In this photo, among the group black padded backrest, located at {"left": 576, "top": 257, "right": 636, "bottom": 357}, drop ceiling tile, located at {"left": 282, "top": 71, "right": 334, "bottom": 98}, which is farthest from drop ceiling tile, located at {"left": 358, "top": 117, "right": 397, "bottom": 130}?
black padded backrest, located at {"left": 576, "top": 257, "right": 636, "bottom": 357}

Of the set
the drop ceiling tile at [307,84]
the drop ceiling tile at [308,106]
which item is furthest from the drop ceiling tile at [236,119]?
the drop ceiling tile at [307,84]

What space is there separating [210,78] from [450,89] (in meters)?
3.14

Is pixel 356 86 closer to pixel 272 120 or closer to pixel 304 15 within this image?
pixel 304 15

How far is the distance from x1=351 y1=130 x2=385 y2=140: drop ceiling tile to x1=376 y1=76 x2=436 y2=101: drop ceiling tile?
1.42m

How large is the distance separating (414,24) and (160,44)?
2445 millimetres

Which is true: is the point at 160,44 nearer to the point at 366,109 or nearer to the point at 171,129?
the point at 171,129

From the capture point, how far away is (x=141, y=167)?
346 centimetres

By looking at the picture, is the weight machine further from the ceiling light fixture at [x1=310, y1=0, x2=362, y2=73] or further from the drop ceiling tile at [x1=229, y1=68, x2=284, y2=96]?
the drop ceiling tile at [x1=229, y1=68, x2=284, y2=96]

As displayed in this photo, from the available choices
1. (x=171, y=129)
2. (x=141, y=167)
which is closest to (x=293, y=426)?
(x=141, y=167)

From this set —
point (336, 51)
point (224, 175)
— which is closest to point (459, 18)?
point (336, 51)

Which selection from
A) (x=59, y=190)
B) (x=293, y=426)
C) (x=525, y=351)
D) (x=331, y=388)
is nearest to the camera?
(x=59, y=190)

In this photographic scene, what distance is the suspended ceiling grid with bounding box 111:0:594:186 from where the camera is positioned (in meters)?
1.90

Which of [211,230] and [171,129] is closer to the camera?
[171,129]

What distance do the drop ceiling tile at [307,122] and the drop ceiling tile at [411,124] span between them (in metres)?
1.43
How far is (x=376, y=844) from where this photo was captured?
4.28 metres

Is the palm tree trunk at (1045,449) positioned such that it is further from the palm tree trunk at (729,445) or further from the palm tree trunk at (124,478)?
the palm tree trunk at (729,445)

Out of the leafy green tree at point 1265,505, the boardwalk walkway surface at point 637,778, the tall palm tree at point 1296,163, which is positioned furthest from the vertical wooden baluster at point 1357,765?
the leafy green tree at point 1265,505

**REQUIRED WORK:** Write out all of the lines above again, character for character.

**COMPLETE OUTPUT:**
In this photo, among the group black padded backrest, located at {"left": 576, "top": 257, "right": 636, "bottom": 357}, drop ceiling tile, located at {"left": 282, "top": 71, "right": 334, "bottom": 98}, which is farthest from drop ceiling tile, located at {"left": 358, "top": 117, "right": 397, "bottom": 130}?
black padded backrest, located at {"left": 576, "top": 257, "right": 636, "bottom": 357}

Of the set
the drop ceiling tile at [307,84]
the drop ceiling tile at [308,106]
which item is furthest from the drop ceiling tile at [236,119]?
the drop ceiling tile at [307,84]

What space is there separating [210,78] from [450,89] (in meters)?
3.14

Is pixel 356 86 closer to pixel 272 120 or closer to pixel 304 15 within this image?
pixel 304 15

How far is the distance from x1=351 y1=130 x2=385 y2=140: drop ceiling tile to x1=376 y1=76 x2=436 y2=101: drop ceiling tile?
1.42m

How large is the distance separating (414,24) and (160,44)?
2445 millimetres

Which is true: is the point at 160,44 nearer to the point at 366,109 or nearer to the point at 171,129?
the point at 171,129

From the capture point, how far away is (x=141, y=167)?
346 centimetres

By looking at the picture, is the weight machine further from the ceiling light fixture at [x1=310, y1=0, x2=362, y2=73] or further from the drop ceiling tile at [x1=229, y1=68, x2=284, y2=96]?
the drop ceiling tile at [x1=229, y1=68, x2=284, y2=96]

As displayed in this photo, from the available choices
1. (x=171, y=129)
2. (x=141, y=167)
which is closest to (x=293, y=426)?
(x=141, y=167)

From this set —
point (336, 51)
point (224, 175)
— which is closest to point (459, 18)?
point (336, 51)

Which selection from
A) (x=59, y=190)
B) (x=293, y=426)
C) (x=525, y=351)
D) (x=331, y=388)
is nearest to the camera?
(x=59, y=190)

In this photographic scene, what distance is the suspended ceiling grid with bounding box 111:0:594:186 from where the camera is positioned (in meters)?
1.90

Which of [211,230] and [171,129] is closer to the camera?
[171,129]

What distance do the drop ceiling tile at [307,122] and the drop ceiling tile at [411,124] span between them (in metres)?
1.43
How far is (x=376, y=844) from where this photo was captured?
4.28 metres

Is the palm tree trunk at (1045,449) positioned such that it is further from the palm tree trunk at (729,445) or further from the palm tree trunk at (124,478)?
the palm tree trunk at (729,445)

Out of the leafy green tree at point 1265,505, the boardwalk walkway surface at point 637,778, the tall palm tree at point 1296,163, which is positioned furthest from the vertical wooden baluster at point 1357,765?
the leafy green tree at point 1265,505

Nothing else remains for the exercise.